• [RECORDS FOR PROCESSING]:
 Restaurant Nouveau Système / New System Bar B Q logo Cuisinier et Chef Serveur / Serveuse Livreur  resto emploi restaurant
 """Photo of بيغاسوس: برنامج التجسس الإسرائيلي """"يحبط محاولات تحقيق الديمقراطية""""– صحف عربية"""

--

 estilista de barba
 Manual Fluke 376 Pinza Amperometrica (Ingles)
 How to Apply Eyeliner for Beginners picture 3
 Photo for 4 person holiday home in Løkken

---

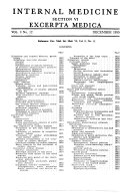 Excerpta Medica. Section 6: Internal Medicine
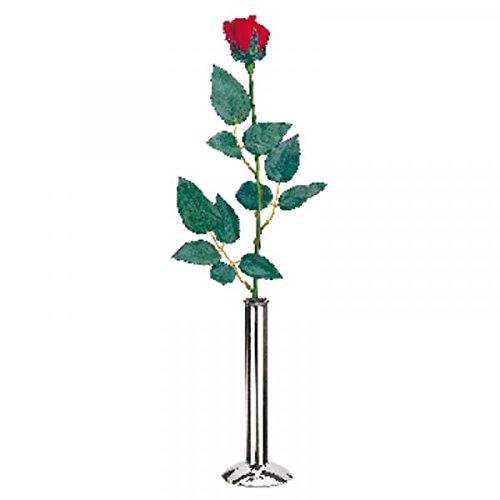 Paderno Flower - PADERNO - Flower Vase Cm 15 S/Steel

• [WHAT NEEDS TO BE DONE]:
Gather each line from the entries above that includes the word "Photo".

• [EXERCISE OUTPUT]:
 """Photo of بيغاسوس: برنامج التجسس الإسرائيلي """"يحبط محاولات تحقيق الديمقراطية""""– صحف عربية"""
 Photo for 4 person holiday home in Løkken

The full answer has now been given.